I think I have achieved most of what I set out to, but wow, who would have guessed the path I would take. I never would have thought that I would now be writing my letters to 2 children rather than 1, and I never would have been able to imagine the depths of despair I would reach. This is a case where forewarned would not have been forearmed. I really did spend time crawling along the bottom of the seabed. But in this journey of grief and challenges that I experienced, it made my appreciation for life, for each and every blessing, big or small, so so much greater. It amplified my joy for things this year, just the ordinary every day things. Extraordinarily good things don’t have to happen to have an extraordinary life! Life is a gift and a privilege every single day.

 

How very grateful I am for my psychologist, who has held my hand and carried me through so much of this year. Who has helped me to start this journey of healing in so many ways.

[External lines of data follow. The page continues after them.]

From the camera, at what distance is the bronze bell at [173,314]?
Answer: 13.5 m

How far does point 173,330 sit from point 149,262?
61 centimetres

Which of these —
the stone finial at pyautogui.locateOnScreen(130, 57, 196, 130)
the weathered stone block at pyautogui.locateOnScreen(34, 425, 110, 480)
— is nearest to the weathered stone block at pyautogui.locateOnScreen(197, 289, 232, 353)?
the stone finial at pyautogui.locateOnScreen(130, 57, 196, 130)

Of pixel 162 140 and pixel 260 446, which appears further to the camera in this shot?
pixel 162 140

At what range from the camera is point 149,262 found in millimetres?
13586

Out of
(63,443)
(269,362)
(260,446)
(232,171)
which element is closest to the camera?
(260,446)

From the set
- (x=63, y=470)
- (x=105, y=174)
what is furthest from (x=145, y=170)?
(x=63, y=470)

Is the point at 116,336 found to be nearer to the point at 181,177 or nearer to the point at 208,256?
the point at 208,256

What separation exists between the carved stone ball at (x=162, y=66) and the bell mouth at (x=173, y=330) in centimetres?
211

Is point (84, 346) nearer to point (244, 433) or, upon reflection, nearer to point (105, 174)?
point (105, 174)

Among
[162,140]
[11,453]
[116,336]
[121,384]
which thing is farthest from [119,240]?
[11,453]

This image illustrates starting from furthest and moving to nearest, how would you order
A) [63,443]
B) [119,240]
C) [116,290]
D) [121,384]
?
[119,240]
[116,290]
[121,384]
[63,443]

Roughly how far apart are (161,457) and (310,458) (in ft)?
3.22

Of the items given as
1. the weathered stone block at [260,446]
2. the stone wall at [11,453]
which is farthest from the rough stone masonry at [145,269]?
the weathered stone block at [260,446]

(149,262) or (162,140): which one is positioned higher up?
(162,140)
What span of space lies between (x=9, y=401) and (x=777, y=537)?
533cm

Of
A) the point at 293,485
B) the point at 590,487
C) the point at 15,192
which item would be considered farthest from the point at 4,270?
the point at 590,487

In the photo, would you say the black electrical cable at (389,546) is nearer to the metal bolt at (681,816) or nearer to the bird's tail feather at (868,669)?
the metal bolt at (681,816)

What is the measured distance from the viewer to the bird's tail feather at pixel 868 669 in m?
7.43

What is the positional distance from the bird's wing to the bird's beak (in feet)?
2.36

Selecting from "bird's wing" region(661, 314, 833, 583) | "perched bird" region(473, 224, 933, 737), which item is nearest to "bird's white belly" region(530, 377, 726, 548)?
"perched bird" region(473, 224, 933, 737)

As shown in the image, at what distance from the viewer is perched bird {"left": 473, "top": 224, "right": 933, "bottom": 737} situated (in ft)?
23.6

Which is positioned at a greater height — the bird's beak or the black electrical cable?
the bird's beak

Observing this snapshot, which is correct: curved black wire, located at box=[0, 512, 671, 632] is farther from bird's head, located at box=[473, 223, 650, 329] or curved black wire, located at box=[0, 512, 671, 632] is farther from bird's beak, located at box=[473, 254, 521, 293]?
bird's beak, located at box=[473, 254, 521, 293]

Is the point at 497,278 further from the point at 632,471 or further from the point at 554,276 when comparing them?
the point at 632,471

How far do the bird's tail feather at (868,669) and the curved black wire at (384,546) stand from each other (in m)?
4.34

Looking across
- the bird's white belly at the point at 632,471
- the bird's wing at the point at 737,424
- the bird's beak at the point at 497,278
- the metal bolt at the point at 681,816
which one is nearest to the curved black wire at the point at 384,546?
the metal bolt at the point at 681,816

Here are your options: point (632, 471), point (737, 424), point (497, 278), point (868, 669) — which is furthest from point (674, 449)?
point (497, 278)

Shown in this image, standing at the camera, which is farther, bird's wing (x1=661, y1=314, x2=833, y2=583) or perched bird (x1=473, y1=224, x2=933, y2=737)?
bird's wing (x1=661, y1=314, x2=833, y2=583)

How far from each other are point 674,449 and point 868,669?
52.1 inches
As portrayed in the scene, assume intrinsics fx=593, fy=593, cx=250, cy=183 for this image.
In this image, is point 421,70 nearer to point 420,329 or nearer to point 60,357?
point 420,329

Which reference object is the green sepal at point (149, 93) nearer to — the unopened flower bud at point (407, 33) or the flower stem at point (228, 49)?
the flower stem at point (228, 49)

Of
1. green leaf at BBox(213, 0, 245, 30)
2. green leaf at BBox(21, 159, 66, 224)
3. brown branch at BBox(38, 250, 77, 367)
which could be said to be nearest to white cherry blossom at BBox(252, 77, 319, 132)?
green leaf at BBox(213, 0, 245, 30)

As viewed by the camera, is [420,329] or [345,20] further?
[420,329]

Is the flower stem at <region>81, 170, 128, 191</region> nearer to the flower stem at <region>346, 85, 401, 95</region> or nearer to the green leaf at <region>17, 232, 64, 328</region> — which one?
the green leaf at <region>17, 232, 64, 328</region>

To figure out how to feel without being completely smothered by my feelings. How lucky I am to have found medication which can help me be in a place to cope with my grief better, not to numb it, but just not to feel so completely desperate, drowning. There are no words to express my gratitude to my husband for carrying me through so much of this year, for being strong when I was so weak. How lucky I am to be doing life with such a remarkable man. To our darling Murray, without you, I shudder to think how we would have coped, how we would have got up every day to face the world. You have brought so much love, joy and happiness to our lives just by being you. And because of the loss of our darling Bella and Thomas, we really do drink each moment with you in, each one so precious and sacred. To my family and special friends, thank you for looking after us the way you have, for feeling our pain along with us, for supporting and loving us even when I know I didn’t always make it easy. To other friends, our community, doctors, the kindness from acquaintances and strangers alike, thank you to each and every one of you, it carried us so often. To my work and colleagues, who allowed me to use work as an escape, often the only place that still felt “normal”, for letting me cry when I needed to, to take the time when I needed it, picking up what I was unable to do myself, I am truly lucky!

 

And so looking toward 2017, I am going to have a few wishes and goals. And most of them are probably very much in line with what I set out for 2016, with one or two a little more tangible,

– I would like to continue to exercise and to run a race or 2. It’s so good for me both physically and emotionally and has been a huge outlet for me

– To drink in every moment with Murray, to help him to flourish and just to love him for everything he is. To carve out special time with him every single day because he really is growing up too fast

– To continue to work on James and my marriage, to take time for us, and to be more patient than I often am

– To continue to help those who have experienced similar hardship, to try and ease their path in some way. Because if I could I would spare every single parent from ever having to go through this. I want to help others find joy, and in that way also add to my joy

– To take quiet time for myself as often as possible, to “fill” my tank so that I have the mind space to focus on all the above

– To stay healthy and to learn to listen better to my body and be kinder to myself

 

James and I hope that we will be blessed with another child in 2017, we would like this so very much, but if it’s not what is meant for us, then we will also do our best to make peace with this. More than anything, I hope for a year filled with joy. From the Book of Joy – Every day, think as you wake up, “I am fortunate to be alive. I have a precious human life. I am not going to waste it.”

 

“Grief is the reminder of the depth of our love. Without love, there is no grief, so when we feel our grief, uncomfortable and aching as it may be, it is actually a reminder of the beauty of the beauty of that love, now lost.”